Just because this gets repeated again and again, and is even in some textbooks, doesn't make it true.

Skinner wasn't ever "debunked". The point of Skinner was, in the early half of the last century, that we cannot reliably and objectively "introspect" into the brain. Remember that stuff like MRI was invented 10 years after Chomsky supposedly "debunked" Skinner and fMRI only in the early 90s.

With the advanced methods of today, it is very easy to label the work of scientists a century ago as absurd. But they didn't have all these modern measurement technology back then.

2 comments

Skinner was never "debunked" - as I said, behavioral methods are still used extensively and effectively. However in a historical context behaviorism was the dominant theory for a good 50 years or so. The adage about "every problem looks like a nail when you've a hammer". The issue is not about Skinner, more to do with mainstream academic thought, which being human is absolutely prone to its indulgences.

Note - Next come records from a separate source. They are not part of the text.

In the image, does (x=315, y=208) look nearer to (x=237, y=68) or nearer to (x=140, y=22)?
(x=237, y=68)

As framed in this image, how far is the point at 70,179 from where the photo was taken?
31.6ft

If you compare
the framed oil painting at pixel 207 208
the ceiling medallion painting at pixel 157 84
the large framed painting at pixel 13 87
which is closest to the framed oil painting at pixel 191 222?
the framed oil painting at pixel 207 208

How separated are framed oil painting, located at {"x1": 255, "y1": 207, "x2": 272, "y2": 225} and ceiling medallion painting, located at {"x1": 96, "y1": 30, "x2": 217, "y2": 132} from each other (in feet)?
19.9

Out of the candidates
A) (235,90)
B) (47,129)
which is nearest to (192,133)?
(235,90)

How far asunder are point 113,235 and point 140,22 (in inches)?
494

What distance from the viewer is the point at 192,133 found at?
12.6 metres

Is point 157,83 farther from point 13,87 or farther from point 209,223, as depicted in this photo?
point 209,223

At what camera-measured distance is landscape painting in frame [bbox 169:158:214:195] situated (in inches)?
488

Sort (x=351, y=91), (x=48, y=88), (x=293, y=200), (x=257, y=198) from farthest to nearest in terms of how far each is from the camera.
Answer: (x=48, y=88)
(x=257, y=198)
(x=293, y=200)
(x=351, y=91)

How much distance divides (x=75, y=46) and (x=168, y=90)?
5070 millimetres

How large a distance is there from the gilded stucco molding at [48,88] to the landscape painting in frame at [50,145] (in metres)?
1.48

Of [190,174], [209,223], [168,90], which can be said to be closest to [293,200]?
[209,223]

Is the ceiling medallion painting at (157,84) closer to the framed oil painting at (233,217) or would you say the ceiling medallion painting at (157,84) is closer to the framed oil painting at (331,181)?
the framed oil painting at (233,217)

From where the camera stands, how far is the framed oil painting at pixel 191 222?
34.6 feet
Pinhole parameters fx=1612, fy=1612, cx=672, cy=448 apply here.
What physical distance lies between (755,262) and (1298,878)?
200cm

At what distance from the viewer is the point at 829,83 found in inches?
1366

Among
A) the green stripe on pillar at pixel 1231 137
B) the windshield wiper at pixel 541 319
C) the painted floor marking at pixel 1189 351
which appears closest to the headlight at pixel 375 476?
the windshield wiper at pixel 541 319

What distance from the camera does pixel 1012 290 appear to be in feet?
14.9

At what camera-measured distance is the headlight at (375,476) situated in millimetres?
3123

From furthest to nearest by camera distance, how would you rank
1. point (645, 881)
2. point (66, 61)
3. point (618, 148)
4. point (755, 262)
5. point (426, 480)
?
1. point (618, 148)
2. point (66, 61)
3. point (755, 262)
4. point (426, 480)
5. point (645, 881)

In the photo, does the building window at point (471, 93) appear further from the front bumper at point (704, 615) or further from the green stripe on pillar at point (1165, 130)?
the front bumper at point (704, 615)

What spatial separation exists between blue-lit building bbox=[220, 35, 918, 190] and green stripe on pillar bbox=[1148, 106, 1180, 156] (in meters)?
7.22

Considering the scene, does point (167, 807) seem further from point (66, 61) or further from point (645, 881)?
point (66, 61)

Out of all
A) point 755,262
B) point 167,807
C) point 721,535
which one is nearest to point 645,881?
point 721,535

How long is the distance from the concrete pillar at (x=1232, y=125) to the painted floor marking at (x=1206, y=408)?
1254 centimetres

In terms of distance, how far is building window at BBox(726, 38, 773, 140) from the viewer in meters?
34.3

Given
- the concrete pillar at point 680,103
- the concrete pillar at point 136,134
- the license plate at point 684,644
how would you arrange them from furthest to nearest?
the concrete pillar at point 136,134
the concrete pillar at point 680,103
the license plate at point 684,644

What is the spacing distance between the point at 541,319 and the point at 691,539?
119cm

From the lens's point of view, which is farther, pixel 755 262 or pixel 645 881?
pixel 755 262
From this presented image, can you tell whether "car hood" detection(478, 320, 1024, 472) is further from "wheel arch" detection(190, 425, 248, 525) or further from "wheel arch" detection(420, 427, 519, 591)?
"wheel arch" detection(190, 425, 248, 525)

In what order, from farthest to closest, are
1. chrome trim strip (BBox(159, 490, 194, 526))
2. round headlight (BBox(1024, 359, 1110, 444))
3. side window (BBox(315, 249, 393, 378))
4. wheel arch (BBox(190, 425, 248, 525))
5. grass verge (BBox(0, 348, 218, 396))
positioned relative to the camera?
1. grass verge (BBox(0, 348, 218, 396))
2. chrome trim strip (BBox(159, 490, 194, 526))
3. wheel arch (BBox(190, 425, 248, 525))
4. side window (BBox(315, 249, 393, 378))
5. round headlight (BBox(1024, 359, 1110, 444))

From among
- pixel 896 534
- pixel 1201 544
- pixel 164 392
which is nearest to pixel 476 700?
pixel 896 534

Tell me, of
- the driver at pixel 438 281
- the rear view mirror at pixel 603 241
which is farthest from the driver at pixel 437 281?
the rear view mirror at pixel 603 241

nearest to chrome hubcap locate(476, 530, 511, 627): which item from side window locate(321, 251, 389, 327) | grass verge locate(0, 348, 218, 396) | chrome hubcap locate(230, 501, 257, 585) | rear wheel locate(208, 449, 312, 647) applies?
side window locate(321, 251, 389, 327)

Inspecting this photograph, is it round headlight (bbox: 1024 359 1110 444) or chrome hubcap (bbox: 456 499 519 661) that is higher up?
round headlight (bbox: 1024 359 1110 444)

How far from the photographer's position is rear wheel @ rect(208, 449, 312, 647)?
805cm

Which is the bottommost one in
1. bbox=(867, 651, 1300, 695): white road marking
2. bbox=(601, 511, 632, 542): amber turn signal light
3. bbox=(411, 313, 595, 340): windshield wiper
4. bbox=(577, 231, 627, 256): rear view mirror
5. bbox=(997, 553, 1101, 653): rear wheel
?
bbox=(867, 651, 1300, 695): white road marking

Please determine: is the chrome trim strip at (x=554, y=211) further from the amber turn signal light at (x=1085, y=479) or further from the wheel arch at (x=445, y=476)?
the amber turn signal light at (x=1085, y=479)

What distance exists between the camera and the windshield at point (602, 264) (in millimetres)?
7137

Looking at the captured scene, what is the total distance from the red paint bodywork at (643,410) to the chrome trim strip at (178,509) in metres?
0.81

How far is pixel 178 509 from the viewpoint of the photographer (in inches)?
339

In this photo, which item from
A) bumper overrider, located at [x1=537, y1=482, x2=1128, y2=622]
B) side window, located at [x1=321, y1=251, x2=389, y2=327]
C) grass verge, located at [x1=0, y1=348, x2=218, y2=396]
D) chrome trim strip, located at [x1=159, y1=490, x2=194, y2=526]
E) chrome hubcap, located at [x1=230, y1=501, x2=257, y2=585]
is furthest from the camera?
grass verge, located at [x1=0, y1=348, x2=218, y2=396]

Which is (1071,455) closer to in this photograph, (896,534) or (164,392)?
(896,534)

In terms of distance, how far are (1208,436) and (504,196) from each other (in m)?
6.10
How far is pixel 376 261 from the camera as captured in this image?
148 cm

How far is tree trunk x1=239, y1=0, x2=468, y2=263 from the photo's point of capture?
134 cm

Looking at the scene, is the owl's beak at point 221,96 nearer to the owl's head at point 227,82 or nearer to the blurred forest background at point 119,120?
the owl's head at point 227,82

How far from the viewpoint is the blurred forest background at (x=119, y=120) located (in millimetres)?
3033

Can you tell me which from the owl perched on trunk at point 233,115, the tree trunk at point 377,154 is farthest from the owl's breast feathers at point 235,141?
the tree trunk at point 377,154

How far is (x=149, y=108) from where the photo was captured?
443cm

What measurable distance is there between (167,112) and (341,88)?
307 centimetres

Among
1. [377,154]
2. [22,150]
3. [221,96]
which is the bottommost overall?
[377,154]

I don't want to get into an ideological firefight. I was more responding to GP assertion that GGP's statement was based "on nothing". I was just providing the substance upon which the original statement was probably based.

Perhaps that is the point, lets not toss IIT out the window because we have not yet figured out a good way to measure it.

Were early theories of mind 'pseudoscience' because we didn't yet have MRI's to make them testable?